I have drawn an uptrend line along the bottoms of 2003 and 2009. If and when price gets down there, this support line will be very obvious so I favour price cracking below there in a fake out move.
Old tops often provide support in the future and I favour the 2002 high at 3506 doing just that. This level will be just below the uptrend line making a false break low at old top support an excellent possibility. This can be seen in the yellow highlighted circle.
Is it possible for price to go below the 2009 low at 3073?
Anything is always possible in the market. However, I feel the 2009 low is a solid low and will hold any decline. Why?
The green highlighted circle shows where price exploded higher in a parabolic move. When correcting, price often returns to the level where price exploded. This has already happened with the 2009 low. That low consolidated this area and moving below there now would look extremely bearish. I doubt it.
One possibility is price gets all the way down to the 2009 low and sets up a massive double bottom with the trend. That could be expected to lead to new all time highs in the following years. While I don’t favour this scenario, it is certainly a real possibility and worth bearing in mind.
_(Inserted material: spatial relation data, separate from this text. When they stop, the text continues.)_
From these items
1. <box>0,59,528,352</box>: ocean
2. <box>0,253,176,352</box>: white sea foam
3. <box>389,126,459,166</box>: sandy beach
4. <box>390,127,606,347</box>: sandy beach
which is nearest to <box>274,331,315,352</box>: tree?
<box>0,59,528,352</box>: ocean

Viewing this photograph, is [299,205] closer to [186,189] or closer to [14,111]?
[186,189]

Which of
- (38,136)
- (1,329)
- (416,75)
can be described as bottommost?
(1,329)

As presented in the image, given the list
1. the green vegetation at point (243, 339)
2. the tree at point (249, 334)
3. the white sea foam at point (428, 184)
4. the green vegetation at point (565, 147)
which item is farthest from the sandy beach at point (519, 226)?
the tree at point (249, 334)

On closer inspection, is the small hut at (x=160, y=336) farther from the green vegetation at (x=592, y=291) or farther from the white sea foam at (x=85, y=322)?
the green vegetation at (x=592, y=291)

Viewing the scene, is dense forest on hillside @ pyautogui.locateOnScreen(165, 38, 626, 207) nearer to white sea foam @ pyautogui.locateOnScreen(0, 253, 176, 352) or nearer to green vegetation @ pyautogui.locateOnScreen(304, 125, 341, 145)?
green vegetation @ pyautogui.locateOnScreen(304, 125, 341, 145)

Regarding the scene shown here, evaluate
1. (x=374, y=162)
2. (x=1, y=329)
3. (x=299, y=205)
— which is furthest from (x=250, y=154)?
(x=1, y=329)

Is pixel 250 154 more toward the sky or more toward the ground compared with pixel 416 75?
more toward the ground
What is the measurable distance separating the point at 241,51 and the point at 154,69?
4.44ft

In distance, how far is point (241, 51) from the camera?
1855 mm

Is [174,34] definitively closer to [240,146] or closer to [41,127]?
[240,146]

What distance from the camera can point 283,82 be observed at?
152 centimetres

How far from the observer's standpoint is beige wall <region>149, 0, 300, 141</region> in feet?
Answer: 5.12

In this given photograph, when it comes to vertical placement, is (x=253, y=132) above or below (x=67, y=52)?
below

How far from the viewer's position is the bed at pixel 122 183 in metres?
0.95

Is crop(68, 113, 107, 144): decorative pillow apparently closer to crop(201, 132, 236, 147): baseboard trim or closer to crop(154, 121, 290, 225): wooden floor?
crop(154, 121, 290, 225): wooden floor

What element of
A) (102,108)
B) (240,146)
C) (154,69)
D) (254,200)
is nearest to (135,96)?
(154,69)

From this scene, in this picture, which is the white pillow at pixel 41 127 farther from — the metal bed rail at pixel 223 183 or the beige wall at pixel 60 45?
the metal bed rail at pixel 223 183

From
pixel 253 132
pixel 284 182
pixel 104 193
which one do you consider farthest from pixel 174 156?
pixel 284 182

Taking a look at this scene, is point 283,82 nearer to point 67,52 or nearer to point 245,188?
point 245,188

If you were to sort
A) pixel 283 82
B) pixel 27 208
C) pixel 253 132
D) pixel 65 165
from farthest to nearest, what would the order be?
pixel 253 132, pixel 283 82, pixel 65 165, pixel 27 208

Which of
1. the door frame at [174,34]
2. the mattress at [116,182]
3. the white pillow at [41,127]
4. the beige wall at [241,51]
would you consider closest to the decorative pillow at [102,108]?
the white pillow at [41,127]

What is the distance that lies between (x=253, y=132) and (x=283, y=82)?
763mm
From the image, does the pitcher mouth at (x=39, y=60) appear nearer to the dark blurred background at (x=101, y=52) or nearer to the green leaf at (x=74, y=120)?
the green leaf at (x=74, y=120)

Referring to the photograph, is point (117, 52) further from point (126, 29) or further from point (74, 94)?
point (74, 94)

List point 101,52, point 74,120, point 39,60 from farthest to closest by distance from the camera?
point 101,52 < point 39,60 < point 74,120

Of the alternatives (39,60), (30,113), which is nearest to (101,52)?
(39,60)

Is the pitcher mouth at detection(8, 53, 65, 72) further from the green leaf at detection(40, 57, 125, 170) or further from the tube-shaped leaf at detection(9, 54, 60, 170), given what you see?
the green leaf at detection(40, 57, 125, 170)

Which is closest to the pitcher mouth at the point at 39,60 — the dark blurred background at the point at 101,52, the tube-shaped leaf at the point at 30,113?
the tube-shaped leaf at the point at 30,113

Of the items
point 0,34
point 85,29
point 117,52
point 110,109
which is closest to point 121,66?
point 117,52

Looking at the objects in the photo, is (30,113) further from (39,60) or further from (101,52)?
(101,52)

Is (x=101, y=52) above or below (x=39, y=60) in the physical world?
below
So the analysis is done. Now it’s up to Santa to come and deliver the present in the form of a Christmas rally.
The Australian dollar (AUDUSD) has been all over the place this year and I expect this corrective style trading to continue with a nice rally into the end of the year. Let’s investigate using the weekly and daily charts.
AUDUSD WEEKLY CHART
Once again, most of this was covered in the November newsletter but there is some new information.
I’ve been following the AUDUSD and waiting for price to trade up above 96c for the next opportune moment to short it. I’ve been waiting a long time. It’s lucky it’s not the only instrument I follow.
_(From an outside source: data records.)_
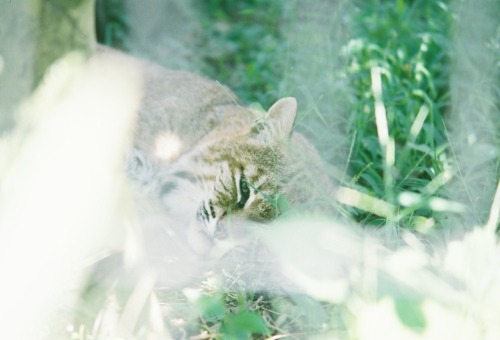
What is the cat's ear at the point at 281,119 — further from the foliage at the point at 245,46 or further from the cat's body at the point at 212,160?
the foliage at the point at 245,46

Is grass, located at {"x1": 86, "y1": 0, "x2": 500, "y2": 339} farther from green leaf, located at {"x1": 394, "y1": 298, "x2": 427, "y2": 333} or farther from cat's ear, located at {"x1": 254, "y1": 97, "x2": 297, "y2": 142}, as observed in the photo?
cat's ear, located at {"x1": 254, "y1": 97, "x2": 297, "y2": 142}

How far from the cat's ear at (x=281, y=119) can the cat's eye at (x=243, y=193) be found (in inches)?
10.0

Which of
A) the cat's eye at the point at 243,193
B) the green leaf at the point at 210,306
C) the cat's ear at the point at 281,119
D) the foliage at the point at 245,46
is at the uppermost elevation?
the cat's ear at the point at 281,119

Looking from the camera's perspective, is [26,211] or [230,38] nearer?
[26,211]

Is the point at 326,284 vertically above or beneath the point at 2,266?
above

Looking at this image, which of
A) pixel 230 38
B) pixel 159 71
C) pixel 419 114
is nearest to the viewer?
pixel 419 114

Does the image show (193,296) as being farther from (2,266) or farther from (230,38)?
(230,38)

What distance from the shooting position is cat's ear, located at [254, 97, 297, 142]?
3.26 meters

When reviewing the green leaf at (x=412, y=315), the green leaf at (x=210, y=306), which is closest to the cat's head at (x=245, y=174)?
the green leaf at (x=210, y=306)

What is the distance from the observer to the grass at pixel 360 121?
2502 millimetres

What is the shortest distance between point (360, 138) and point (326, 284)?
56.5 inches

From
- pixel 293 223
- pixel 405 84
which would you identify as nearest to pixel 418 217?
pixel 293 223

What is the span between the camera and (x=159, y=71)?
4.06 m

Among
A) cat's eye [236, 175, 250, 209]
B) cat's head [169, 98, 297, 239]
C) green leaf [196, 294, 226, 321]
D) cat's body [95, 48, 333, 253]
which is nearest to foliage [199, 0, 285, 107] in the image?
cat's body [95, 48, 333, 253]
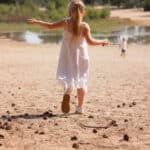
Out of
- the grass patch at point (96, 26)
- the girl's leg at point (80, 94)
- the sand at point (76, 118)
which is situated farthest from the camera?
the grass patch at point (96, 26)

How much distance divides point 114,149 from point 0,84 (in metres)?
7.29

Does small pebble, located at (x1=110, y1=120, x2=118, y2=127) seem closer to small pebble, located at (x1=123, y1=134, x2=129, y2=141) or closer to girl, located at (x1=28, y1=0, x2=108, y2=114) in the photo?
small pebble, located at (x1=123, y1=134, x2=129, y2=141)

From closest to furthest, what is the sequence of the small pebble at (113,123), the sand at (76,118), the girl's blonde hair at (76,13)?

Price nearly got there back in July but shortly thereafter price plunged lower and subsequently took out the January 2014 low denoted by the horizontal line. It wasn’t by much though and I suspect we have a false break low in place.
This low has been accompanied by bullish divergences in the Relative Strength Indicator (RSI), Stochastic and Moving Average Convergence Divergence (MACD) indicators. So a rally now will certainly be no surprise.
The Bollinger Bands show price moving away from the lower band and so perhaps we could expect a rally to the upper band and then some.
I have added Fibonacci retracement levels of the move down from October 2013 high to recent low. I am looking for a rally back up to the 88.6% level which stands at 96.17c.
This level is in the green highlighted rectangle I have drawn. Ever since the October 2013 high, price has been all over the place and looks messy. This is normal for a big corrective phase which I think is occurring.
To finish off this corrective phase, I would like to see price trade back up into this area denoted by the green highlighted rectangle and do some backing and filling. Once that is done, price can resume normal transmission and crack to new lows in impulsive style.
AUDUSD DAILY CHART
I have added simple Elliott Wave annotations which suggest a five wave move down is complete. So a move up is now expected.
This wave 5 low was also accompanied by bullish divergences in the RSI and Stochastic indicator.
The Bollinger Bands show price moving away from the lower band and finding resistance just above the middle band.
This resistance stemmed from the black trend line I have drawn along the bottoms from the wave 3 low. In this type of setup it is normal for price to find resistance at this trend line the first time it hits it.
So price has come back down and looks to have just tested and been held by the recent low. If my analysis is correct, price should now head back up and bust above the trend line which will confirm the rally is on. A move to new lows now will likely nullify this analysis.
And if the rally plays out as expected, I might finally get that shorting opportunity I’ve been waiting for all year!